EXERCISE PASSAGE:
*** Begin section ***

Last week, President Biden announced a new campaign to strengthen America’s supply chains. This initiative includes a newly formed White House Council on Supply Chain Resilience and $196 million in USDA investments to strengthen domestic food supply chains.
In a letter to President Biden, the Alliance for Fair Sugar Policy applauded the president’s actions in prioritizing this issue and encouraged his administration to further these efforts by modernizing the U.S.'s outdated sugar policy. The U.S. sugar program restricts domestic supply of sugar and artificially raises food prices for consumers. By implementing modest reforms to this program, the Biden administration could alleviate supply chain disruptions and lower food costs for millions of Americans.
"The Alliance for Fair Sugar Policy (AFSP) applauds the creation of the White House Council on Supply Chain Resilience, and we are encouraged by your administration’s continued attention to the challenges impeding the efficient flow of goods, particularly in the agricultural and food manufacturing sectors," says Grant Colvin, executive director, Alliance for Fair Sugar Policy, in the letter.

*** End section ***

SUPPLIED DATA:
*** Begin section ***

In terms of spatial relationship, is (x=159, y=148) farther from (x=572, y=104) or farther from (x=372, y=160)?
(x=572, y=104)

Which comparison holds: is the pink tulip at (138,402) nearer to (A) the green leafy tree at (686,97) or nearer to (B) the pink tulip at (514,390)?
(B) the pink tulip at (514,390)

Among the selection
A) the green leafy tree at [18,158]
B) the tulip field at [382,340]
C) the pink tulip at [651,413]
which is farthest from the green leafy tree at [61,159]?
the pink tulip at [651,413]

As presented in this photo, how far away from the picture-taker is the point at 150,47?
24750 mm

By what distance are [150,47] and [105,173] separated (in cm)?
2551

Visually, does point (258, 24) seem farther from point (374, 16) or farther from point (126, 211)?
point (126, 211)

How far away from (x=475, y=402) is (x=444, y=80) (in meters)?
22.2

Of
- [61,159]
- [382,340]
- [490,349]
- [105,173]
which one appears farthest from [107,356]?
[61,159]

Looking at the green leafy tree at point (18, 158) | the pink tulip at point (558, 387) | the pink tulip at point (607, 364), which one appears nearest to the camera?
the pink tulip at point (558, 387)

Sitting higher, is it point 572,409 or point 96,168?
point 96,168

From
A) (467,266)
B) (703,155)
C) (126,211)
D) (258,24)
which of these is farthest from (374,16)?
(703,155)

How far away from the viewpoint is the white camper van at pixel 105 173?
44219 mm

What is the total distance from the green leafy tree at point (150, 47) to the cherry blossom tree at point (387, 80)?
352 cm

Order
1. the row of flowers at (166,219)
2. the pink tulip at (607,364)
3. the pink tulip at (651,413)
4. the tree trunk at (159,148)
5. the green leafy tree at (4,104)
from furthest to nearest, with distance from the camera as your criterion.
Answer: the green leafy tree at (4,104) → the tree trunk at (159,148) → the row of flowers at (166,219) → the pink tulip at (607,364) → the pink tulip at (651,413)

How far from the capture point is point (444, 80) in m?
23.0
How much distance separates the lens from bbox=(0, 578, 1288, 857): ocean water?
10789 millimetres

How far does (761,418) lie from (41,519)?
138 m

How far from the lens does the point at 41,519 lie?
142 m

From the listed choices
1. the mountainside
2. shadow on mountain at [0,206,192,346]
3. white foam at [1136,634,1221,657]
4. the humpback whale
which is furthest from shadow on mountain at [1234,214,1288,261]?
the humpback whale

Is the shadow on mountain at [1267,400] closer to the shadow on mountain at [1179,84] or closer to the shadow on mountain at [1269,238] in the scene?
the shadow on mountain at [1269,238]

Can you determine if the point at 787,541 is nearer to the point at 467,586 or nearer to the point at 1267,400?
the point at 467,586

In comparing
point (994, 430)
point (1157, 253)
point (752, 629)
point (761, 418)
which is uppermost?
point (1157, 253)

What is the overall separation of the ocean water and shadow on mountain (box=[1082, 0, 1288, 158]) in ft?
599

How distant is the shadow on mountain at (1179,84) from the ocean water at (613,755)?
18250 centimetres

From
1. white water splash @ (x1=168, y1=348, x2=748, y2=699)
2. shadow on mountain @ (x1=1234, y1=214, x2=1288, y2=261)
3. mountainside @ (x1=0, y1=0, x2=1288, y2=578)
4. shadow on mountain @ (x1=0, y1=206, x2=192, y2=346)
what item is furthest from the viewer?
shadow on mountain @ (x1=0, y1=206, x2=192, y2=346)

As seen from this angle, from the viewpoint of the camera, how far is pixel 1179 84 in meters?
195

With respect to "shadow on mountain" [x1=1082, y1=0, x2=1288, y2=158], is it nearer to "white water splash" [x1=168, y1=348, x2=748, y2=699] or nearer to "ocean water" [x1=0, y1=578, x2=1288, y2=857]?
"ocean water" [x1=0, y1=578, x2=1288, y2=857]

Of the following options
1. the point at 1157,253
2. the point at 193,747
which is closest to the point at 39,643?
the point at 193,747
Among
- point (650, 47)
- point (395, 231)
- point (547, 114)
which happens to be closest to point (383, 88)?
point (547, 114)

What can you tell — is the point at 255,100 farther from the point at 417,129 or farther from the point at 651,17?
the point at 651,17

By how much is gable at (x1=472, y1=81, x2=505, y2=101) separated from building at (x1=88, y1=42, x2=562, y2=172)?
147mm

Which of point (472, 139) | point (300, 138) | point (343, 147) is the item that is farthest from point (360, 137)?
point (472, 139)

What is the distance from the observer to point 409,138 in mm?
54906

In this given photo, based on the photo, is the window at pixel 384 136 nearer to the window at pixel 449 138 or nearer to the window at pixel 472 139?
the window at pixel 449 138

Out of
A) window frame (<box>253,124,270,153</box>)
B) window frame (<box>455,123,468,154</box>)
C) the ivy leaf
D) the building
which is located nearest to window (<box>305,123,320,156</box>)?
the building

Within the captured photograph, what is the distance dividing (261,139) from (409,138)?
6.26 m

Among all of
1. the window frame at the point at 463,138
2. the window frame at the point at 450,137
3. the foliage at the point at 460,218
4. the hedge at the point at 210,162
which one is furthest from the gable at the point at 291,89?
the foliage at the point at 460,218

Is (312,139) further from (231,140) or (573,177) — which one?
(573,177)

*** End section ***

REQUIREMENT 1: Summarize the sugar policy passage in two sentences.
REQUIREMENT 2: Extend the sugar policy passage with a further paragraph that picks up after its final sentence.
The items play no part in this exercise.

EXERCISE RESULT 1: President Biden has launched a campaign to strengthen America's supply chains, including a new White House Council on Supply Chain Resilience and $196 million in USDA investments in domestic food supply chains. In a letter to the president, the Alliance for Fair Sugar Policy praised these steps and urged the administration to modernize the outdated U.S. sugar program, which restricts domestic sugar supply and raises food prices, arguing that modest reforms could ease supply chain disruptions and lower food costs.

EXERCISE RESULT 2:
"Even as extraordinary federal investments have been made toward resolving supply chain disruptions since the onset of the COVID-19 pandemic, AFSP urges your administration, the newly announced Council, and Congress to address the significant and recurring issues that continue to hamper the food manufacturing supply chain resulting from America’s outdated sugar policy. Remarkably, the U.S. sugar program has not been meaningfully reformed in almost 90 years. The severe supply restrictions at the center of the program are out of step with America’s dynamic farm and food economy and have needlessly pushed up food prices for hardworking families, eliminated thousands of American manufacturing jobs, and forced numerous companies to move their operations abroad," he notes.